High server performance is also required for video conferences, which is why they have already been referred to as “climate killers”. Are virtual meetings really that much more environmentally friendly than real travel?

Yes, in any case. I’ll give you an example: If two people fly from Stuttgart to Berlin for a meeting, they cause 470 kilograms of CO₂ emissions. If you drive by car, it is 380 kilograms, on a train journey only 65. But if the two businessmen forego the trip altogether and instead hold a four-hour video conference with their Berlin partners, a single kilogram of CO₂ is emitted!

In November 2020 and June 2021, together with the Borderstep Institute, the VCD surveyed 500 business travelers on the subject of video conferences. The majority of respondents were very or somewhat dissatisfied with it. Does that mean that they want to travel as much in the future as they did in the past?

I do not believe that. The group of satisfied video conferencing users has more than doubled in the period between the two surveys, from 14 to 32 percent. Most people were unfamiliar with the technology in 2020, and there were many teething problems. Apparently, the longer video conferences are used, the greater the habituation effect. The time savings in particular are perceived by 80 percent of all respondents as a major advantage.

And what do you think is the biggest disadvantage of video conferencing?

The majority fear that contact with colleagues and customers will worsen, or even the loss of personal relationships. In particular, business people who work in sales, customer care, and consulting consider physical meetings to be essential. But nobody is asking for business travel to be abolished entirely. It is important to permanently replace unnecessary trips with climate-friendly alternatives.
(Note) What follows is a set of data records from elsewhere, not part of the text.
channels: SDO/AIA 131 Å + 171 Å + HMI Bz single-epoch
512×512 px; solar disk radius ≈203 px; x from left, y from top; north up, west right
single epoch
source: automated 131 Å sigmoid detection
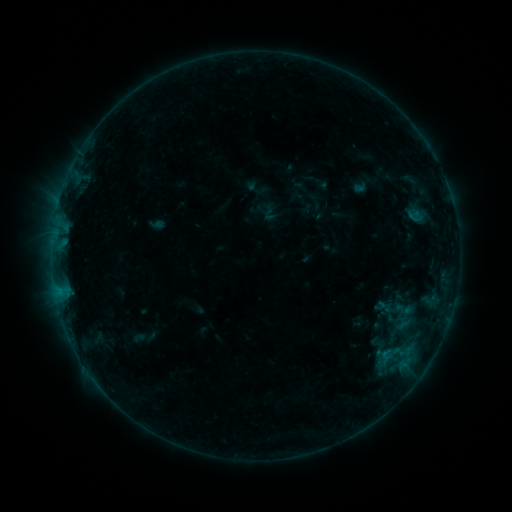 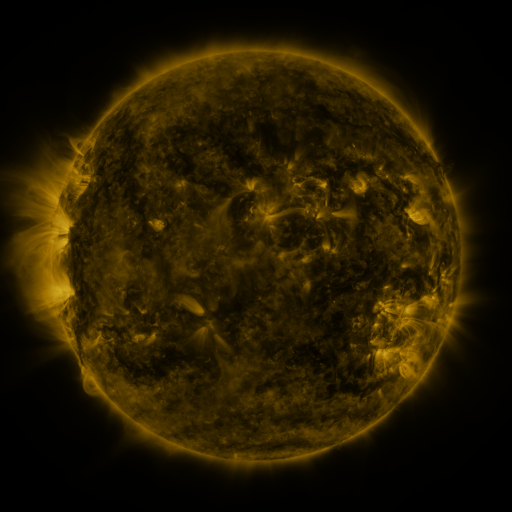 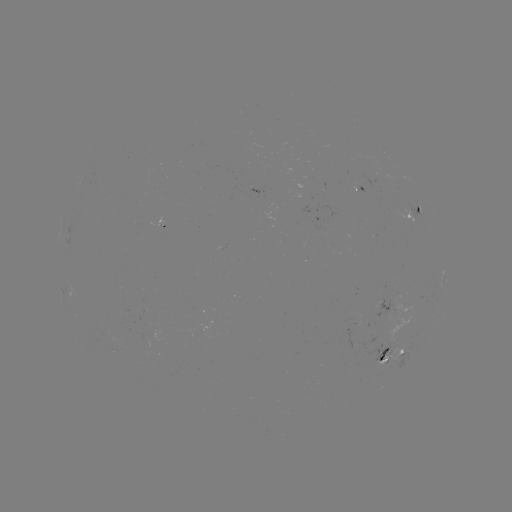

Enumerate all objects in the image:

Will that happen by itself? Or do you need political guidelines?

Above all, politics must set a good example. The federal, state and local governments should introduce more consistent ecological travel guidelines for their employees. Every trip should be questioned critically as to whether it can be replaced by video conferencing. Only when this question has been answered in the affirmative is it a matter of choosing the means of transport. The federal administration already has the requirement to give preference to the train for business trips. In order for companies to handle this in the same way, rail travel must above all become more reliable and comfortable. The expansion of the railway that has now been decided is overdue.